Bir eşyanın bizi değiştirmesine izin verdiğimizde sonunda o eşyanın esiri olduğumuz çabuk unutuyoruz.
Gerçek tüketim ahlakı, ölçülü olmayı değil; bilinçli ve anlamlı yaşamayı seçebilmektir.
Evet, alıp verdiğimiz özellikle çok büyük şeyler verdiğimiz çok şeylerimiz var bu hareketlerimizde.
Bu çerçevede dilimizdeki ‘vermek’ kavramının sözlük anlamı, bana çok şey söyler. Şöyleki:
‘belirlemek, tespit etmek; bilgi edinmesi için göndermek; bir yere dayamak; biriyle evlendirmek; doğurmak; döndürmek, çevirmek, yöneltmek; düşünce veya bilgi anlatan şeyleri başkalarına bildirmek; elindeki parayı kaptırmak; gereğini, gereğinin yapılması işini bir yere havale etmek; harcamak, sarfetmek; ikram etmek; kazandırmak; maruz bırakmak; meydana getirmek, hâsıl etmek, ortaya çıkarmak; ondan bilmek, atfetmek; ödemek; sahip olmasını sağlamak; satmak; teslim etmek; yaymak, çıkarmak, neşretmek; (ad, soyadı, unvan, lakap, sıfat vb. kelimelerle) koymak, izafe etmek; (argo) cinsel yönden kendini kullandırmak; (belli bir yere doğru) çevirmek, yöneltmek; (bir hâli bir kimse veya yerde) hakim kılmak; (bir şey) ayırmak; (bir şeyi bir kimseye) iletmek, eriştirmek; (bir şeyi karşılık beklemeden birine) bırakmak, bağışlamak; (bitki) ortaya çıkarmak; (daha çok olumsuzluk bildiren kelimelerle) yüklemek; (davet, ziyafet, çay, toplantı, balo vb. ile) düzenlemek, tertip etmek; (herhangi bir şey) ortaya çıkarmak, oluşturmak; (karşıdakine iletmek istenen fikir, haber, emir, öğüt vb. bir şeyi) bildirmek; (kendine ait bir şeyi başka birine veya bir yere) bırakmak, onun istifadesine sunmak; (konser, resital kelimeleriyle) icra etmek; (üzerinde, elinde veya yakınında olan bir şeyi) birisine eriştirmek, iletmek; lütfetmek, lütfeylemek …’

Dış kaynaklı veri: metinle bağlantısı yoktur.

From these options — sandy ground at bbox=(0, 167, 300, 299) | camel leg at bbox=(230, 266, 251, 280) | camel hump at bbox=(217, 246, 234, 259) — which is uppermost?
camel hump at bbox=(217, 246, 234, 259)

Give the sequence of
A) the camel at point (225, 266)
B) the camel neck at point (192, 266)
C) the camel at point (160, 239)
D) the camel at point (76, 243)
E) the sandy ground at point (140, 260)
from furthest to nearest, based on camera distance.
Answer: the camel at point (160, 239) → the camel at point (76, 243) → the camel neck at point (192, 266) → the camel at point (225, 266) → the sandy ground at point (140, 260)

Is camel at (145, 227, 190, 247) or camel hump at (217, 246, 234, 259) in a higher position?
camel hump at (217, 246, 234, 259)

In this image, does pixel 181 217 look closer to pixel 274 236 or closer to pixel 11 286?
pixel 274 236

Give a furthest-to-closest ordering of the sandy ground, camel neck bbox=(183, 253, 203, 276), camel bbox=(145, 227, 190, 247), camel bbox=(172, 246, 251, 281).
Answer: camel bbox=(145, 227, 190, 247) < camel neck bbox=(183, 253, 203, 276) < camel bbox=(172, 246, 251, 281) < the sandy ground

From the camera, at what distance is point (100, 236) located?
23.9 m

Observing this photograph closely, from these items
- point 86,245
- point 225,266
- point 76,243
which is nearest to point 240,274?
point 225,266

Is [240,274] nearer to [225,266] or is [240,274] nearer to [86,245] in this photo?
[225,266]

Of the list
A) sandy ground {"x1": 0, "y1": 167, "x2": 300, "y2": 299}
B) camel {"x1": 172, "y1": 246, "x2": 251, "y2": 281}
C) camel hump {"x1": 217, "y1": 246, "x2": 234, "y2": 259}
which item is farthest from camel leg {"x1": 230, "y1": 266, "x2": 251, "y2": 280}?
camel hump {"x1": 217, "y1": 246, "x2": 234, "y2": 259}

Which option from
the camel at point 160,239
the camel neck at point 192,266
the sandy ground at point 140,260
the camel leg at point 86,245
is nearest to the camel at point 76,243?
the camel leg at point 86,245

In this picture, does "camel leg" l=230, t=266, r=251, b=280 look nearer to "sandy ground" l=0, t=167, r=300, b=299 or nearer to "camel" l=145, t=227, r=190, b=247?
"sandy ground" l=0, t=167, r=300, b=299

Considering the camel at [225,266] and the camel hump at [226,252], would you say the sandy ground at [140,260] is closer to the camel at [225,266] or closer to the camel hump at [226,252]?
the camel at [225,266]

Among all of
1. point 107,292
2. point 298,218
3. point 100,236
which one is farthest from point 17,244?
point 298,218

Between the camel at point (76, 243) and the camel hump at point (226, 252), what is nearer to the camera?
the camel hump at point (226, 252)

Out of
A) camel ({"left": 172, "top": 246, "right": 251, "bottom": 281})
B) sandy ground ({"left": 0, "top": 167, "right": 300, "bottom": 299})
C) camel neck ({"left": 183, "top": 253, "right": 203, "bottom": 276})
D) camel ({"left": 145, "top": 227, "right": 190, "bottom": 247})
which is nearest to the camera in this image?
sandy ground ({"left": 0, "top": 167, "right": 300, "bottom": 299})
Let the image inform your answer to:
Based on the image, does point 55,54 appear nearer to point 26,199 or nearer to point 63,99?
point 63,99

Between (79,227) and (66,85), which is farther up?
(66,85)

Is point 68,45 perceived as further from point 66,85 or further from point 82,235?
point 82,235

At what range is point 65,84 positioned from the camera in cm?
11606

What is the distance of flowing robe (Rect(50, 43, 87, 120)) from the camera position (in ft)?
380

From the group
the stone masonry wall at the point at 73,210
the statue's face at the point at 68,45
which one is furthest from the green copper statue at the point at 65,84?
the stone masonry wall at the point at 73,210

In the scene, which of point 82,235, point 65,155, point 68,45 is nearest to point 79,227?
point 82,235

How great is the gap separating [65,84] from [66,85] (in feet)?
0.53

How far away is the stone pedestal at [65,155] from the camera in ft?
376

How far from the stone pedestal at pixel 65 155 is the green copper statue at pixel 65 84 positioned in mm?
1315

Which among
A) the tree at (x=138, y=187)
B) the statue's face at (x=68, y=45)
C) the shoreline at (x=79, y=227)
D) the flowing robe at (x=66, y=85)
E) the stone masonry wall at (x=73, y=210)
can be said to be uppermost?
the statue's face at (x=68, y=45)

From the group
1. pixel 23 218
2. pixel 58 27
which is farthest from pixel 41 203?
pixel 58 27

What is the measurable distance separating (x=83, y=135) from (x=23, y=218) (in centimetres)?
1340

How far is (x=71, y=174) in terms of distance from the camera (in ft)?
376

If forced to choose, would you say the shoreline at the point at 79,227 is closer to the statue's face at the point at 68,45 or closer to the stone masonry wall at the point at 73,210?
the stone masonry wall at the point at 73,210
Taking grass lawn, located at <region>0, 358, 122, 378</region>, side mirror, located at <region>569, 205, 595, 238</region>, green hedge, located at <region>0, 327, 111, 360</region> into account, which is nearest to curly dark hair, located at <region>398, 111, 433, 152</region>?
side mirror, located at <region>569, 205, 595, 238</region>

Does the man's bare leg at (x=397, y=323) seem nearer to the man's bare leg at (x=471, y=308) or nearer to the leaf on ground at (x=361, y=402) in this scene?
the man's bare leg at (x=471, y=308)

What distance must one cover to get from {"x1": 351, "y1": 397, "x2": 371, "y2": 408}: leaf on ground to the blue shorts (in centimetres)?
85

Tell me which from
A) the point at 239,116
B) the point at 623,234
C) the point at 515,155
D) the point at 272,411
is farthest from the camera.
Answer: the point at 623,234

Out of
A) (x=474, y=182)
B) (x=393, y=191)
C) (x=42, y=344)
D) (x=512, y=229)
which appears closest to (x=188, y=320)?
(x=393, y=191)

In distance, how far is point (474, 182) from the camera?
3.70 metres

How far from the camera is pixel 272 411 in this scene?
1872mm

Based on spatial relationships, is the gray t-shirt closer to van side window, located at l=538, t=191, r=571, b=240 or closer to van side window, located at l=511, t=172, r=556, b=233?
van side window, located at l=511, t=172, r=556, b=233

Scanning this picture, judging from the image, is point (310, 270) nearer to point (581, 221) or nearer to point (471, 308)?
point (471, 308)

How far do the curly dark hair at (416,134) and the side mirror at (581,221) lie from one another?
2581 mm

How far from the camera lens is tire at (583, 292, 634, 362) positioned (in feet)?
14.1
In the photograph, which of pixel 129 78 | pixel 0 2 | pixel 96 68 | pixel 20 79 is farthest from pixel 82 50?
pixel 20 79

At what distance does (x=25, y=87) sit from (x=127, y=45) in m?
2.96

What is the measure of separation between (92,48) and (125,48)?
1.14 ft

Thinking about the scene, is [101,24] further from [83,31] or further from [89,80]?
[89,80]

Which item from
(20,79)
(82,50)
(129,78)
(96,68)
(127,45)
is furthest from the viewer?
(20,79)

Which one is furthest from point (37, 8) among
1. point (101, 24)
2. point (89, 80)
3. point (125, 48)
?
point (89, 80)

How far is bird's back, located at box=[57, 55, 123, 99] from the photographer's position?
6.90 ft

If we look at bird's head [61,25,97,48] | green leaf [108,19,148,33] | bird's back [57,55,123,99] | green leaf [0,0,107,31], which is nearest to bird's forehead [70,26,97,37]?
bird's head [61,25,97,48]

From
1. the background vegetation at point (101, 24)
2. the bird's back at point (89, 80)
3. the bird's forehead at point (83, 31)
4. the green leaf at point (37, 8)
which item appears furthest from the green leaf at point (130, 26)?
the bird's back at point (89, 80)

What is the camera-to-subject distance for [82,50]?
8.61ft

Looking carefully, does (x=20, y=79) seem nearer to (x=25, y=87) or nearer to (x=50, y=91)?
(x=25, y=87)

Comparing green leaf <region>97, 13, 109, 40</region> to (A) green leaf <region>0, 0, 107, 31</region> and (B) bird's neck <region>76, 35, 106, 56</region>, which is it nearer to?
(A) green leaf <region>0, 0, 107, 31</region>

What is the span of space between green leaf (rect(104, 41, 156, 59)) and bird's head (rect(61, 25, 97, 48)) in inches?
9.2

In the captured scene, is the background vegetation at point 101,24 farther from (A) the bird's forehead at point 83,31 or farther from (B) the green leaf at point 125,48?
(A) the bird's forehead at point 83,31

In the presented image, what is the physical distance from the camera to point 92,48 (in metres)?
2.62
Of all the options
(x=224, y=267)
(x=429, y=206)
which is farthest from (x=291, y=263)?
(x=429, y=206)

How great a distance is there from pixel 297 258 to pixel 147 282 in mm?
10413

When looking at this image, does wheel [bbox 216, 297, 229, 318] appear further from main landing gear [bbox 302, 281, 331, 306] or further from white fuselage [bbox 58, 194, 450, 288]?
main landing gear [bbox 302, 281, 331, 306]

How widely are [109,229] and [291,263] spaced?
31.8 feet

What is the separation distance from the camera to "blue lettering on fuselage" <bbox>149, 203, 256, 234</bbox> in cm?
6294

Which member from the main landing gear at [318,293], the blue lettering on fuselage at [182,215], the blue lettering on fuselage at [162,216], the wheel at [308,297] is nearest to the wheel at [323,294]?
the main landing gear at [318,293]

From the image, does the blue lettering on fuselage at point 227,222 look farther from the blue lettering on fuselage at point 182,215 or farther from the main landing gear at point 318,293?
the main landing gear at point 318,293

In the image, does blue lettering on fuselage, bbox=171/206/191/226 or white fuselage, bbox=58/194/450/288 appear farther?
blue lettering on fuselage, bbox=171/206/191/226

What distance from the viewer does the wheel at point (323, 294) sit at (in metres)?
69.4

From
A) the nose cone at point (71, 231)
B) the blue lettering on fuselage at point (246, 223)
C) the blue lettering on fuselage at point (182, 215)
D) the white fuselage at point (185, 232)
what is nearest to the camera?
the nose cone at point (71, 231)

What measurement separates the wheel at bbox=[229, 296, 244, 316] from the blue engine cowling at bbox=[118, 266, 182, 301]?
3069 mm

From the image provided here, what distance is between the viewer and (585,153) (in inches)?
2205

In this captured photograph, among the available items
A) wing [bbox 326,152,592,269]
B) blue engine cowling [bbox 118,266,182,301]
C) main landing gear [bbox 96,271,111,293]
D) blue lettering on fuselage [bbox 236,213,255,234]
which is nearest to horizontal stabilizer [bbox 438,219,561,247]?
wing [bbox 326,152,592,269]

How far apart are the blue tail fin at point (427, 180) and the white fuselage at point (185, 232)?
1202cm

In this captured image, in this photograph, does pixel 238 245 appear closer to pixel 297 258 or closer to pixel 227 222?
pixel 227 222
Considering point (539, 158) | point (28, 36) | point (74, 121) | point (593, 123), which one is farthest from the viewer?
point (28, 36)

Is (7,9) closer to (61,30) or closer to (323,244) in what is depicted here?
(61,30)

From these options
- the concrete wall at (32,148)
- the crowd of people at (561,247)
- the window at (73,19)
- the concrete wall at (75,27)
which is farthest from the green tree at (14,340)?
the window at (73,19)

Sözlüklerimizde bu kavramın karşılığı olarak zihnimde ‘hep ikili ilişkilerdeki vermek’ kavramı ile ilgili deyimler zihnimde canlanır:
Akıl vermek, baş başa vermek, değer vermek, el ele vermek, emek vermek, fırsat vermek, fikir vermek, fit vermek, gönül vermek, gözdağı vermek, hak vermek, hakkını vermek, ilham vermek, kafa kafaya vermek, karşılık vermek, kıymet vermek, koltuk vermek, kulak vermek, moral vermek, nabzına göre şerbet vermek, omuz vermek, öğüt vermek, önem vermek, pasaportunu eline vermek, payını vermek, rahat vermemek, selâm vermek, ses vermek, sıkıntı vermek, sır vermek, sırt sırta vermek, sinyal vermek, söz vermek, yol vermek, yön vermek, yüz vermek …
Evet, ‘vermek’ başka bir şey işte.
Evet, ‘Güçlü ve haklı olduğunda affetmek, vermektir. Haksız iken özür dileyebilmek, vermektir. Başkasının ırzına kem gözle bakmamak, vermektir. İnsanların gönüllerine sevinç ekmek, vermektir.’
Evet, evet!
Vermenin hazzı daha başka bir şey işte.